# Yard sale carboy and corker



## jamesjr (Dec 6, 2014)

Ok so I picked up a carboy and corker at a yard sale for 18 bucks im so excited but how can I get this carboy clean its oldddd he said it just been sitting in his garage and what type of corker? He said he never had pennies or anything in it


----------



## vacuumpumpman (Dec 6, 2014)

I believe that is a beer capper not a corker -


----------



## cmason1957 (Dec 6, 2014)

Nice pickups, great price. I don't know anything about the "corker" and I sort of think that is a capper, not a corker, but I might be way off base with that.

As to cleaning that carboy, fill it with fairly warm water and rinse out a few times. Then fill it, add one scoop full of oxyclean and let it sit overnight or for a full day maybe. You may need to repeat and you may need to get a drill mounted carboy cleaner to run around in there. Think carwash pom-poms for a carboy, they run about $10-15, but are almost a must have for cleaning stubborn stuff inside carboys.


----------



## Runningwolf (Dec 6, 2014)

Nice find. I believe that is not a corker but a bottle capper. Soak the carboy over night in oxyclean.


----------



## Runningwolf (Dec 6, 2014)

all right you guys, big deal you type faster than me. LOL


----------



## jamesjr (Dec 6, 2014)

Ok thanks also ya it came with caps I see now lol I was just overly excited but could I somehow make it into a corker maybe fabricate something?


----------



## garymc (Dec 6, 2014)

Put it on craigslist.


----------



## garymc (Dec 6, 2014)

● ● ● ●

# Task directions
Can you sum up the yard sale thread in two sentences?

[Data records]
● ● ● ●

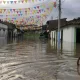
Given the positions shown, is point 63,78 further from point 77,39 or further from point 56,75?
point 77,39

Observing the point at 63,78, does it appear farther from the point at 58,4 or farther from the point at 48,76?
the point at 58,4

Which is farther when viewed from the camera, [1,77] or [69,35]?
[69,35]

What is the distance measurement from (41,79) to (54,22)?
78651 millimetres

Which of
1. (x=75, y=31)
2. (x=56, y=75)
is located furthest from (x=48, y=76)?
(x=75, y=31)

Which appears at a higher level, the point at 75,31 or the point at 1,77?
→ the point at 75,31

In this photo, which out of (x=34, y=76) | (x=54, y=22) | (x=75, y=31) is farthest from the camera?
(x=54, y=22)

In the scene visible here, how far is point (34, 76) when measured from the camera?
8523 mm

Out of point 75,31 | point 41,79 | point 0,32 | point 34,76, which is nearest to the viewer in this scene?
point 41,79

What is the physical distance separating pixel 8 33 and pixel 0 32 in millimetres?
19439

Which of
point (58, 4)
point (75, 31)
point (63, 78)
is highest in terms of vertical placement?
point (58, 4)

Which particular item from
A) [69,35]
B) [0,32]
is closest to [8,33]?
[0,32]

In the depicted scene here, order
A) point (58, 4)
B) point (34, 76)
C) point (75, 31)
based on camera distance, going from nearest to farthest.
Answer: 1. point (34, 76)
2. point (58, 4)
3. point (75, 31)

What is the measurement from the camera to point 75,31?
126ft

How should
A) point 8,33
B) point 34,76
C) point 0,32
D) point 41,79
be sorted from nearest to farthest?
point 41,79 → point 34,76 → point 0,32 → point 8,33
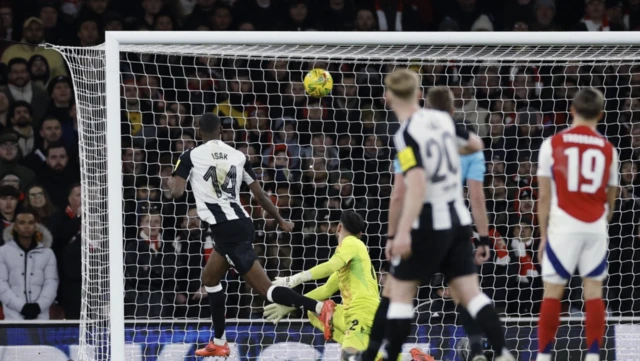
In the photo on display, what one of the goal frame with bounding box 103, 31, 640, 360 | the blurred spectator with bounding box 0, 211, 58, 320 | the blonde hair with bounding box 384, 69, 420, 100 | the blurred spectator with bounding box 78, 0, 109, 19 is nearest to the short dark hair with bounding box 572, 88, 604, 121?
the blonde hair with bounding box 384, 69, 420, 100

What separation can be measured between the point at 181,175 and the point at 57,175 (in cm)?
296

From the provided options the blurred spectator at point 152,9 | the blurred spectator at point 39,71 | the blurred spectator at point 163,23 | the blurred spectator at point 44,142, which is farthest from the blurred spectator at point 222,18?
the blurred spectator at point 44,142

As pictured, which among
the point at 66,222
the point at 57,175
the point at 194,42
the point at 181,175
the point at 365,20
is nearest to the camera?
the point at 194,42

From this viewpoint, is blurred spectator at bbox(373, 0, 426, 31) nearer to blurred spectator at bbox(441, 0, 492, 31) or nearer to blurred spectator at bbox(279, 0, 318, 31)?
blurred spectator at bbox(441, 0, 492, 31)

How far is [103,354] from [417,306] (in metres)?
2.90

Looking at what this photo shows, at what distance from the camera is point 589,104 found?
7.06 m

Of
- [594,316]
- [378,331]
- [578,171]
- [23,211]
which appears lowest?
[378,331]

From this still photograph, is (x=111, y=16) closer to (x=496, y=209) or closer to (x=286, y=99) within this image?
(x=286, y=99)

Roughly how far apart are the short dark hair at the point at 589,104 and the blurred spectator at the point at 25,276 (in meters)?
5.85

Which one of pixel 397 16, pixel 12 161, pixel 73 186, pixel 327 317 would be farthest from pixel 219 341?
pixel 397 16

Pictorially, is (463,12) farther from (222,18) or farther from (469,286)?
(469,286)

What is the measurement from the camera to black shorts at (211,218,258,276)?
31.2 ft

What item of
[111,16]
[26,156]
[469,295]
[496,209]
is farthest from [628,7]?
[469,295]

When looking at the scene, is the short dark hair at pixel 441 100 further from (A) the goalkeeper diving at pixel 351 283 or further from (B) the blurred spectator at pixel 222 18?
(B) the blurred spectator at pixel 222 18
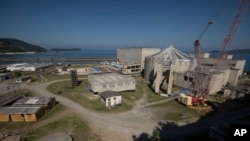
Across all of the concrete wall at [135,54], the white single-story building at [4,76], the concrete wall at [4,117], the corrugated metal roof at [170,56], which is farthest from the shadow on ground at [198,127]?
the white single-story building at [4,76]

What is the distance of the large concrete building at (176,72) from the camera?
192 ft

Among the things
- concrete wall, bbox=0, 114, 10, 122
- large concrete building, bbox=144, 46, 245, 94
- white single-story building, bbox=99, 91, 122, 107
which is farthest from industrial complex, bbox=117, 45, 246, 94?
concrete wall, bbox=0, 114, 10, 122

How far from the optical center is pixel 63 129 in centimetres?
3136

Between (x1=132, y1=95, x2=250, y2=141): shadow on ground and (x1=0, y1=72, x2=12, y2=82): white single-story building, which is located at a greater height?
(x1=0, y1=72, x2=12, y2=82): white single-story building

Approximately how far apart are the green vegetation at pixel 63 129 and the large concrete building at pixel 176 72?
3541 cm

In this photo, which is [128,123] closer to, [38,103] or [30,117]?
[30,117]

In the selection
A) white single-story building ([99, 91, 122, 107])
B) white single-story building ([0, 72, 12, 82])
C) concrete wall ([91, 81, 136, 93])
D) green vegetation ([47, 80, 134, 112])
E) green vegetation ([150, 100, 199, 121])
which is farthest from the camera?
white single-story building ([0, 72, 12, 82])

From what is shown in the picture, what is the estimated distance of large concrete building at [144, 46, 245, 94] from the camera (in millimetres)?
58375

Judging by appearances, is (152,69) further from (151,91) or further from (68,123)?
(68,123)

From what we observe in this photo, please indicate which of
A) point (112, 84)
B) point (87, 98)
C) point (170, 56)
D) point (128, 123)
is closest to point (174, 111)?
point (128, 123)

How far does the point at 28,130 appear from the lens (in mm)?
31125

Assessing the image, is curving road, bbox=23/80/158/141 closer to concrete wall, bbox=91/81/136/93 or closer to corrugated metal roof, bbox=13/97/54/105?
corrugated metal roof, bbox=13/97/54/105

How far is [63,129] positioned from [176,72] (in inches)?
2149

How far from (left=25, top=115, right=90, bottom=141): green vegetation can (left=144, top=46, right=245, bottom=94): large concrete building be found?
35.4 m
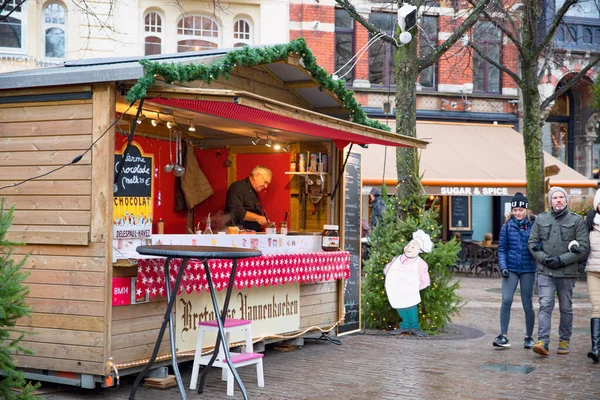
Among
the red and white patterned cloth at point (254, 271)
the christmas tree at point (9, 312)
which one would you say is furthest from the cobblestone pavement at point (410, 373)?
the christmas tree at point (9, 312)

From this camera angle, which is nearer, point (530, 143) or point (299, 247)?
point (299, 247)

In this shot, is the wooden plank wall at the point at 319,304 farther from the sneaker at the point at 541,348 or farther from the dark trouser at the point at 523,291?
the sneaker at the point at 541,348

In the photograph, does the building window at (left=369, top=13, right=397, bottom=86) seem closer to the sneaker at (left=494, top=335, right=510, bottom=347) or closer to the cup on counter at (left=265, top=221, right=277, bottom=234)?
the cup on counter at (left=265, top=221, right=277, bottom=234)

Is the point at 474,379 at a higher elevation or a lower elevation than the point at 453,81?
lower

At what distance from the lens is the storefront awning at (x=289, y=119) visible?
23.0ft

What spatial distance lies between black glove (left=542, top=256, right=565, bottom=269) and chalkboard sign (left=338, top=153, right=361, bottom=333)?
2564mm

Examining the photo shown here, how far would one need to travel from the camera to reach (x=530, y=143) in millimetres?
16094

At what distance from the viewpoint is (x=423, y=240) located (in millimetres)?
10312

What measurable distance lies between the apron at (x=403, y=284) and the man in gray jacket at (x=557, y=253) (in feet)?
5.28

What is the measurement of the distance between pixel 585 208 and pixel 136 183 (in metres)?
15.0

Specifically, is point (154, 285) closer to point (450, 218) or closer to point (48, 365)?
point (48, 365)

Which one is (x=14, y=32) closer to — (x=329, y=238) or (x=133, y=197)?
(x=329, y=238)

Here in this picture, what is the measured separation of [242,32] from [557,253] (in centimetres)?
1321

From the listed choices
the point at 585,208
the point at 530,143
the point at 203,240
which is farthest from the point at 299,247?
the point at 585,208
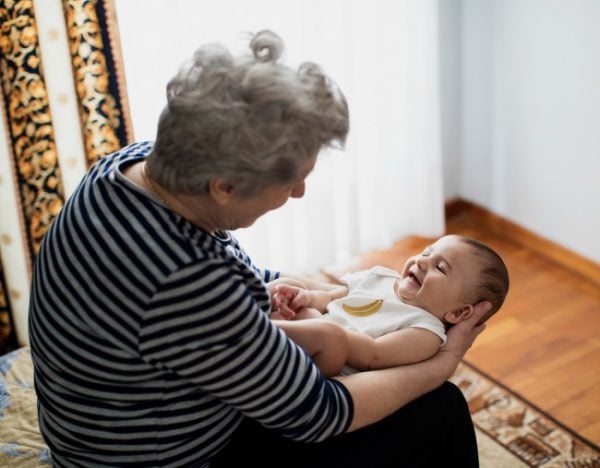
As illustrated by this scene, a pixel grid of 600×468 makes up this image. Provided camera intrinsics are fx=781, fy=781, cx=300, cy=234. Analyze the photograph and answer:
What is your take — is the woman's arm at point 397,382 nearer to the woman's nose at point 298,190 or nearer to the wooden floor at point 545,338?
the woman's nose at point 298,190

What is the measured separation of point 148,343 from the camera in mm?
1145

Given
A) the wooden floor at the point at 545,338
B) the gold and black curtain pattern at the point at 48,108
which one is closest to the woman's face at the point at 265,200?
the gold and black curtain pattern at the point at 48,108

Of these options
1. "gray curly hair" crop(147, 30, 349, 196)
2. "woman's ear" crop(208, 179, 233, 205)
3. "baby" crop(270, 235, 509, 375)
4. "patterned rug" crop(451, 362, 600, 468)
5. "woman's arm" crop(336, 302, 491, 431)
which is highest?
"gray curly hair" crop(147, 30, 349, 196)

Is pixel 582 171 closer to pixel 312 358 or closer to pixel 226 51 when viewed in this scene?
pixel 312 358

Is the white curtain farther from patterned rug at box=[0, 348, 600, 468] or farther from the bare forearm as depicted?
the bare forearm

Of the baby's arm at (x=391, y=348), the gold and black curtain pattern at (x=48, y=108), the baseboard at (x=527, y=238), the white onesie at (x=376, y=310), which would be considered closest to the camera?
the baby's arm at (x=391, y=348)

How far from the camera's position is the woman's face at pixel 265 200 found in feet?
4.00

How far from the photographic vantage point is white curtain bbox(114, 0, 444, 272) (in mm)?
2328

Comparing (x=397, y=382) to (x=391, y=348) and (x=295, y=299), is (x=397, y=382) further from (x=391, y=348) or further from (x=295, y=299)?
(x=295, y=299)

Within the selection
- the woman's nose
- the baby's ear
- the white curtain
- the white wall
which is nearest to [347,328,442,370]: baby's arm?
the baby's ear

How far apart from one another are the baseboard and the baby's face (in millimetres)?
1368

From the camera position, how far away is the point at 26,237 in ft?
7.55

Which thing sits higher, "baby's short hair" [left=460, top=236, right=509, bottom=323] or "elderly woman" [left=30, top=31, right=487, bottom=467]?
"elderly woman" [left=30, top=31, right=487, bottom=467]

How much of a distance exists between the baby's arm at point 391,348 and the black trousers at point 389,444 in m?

● ● ● ●

# Problem solution
After buying a carboy and what was thought to be a corker at a yard sale for 18 dollars, the original poster asked how to clean the old carboy, and several replies said the device is a bottle capper rather than a corker. The cleaning advice was to rinse with warm water and soak the carboy overnight in oxyclean, possibly using a drill-mounted carboy cleaner, and when the buyer asked about fabricating something to turn it into a corker, one reply suggested putting it on craigslist.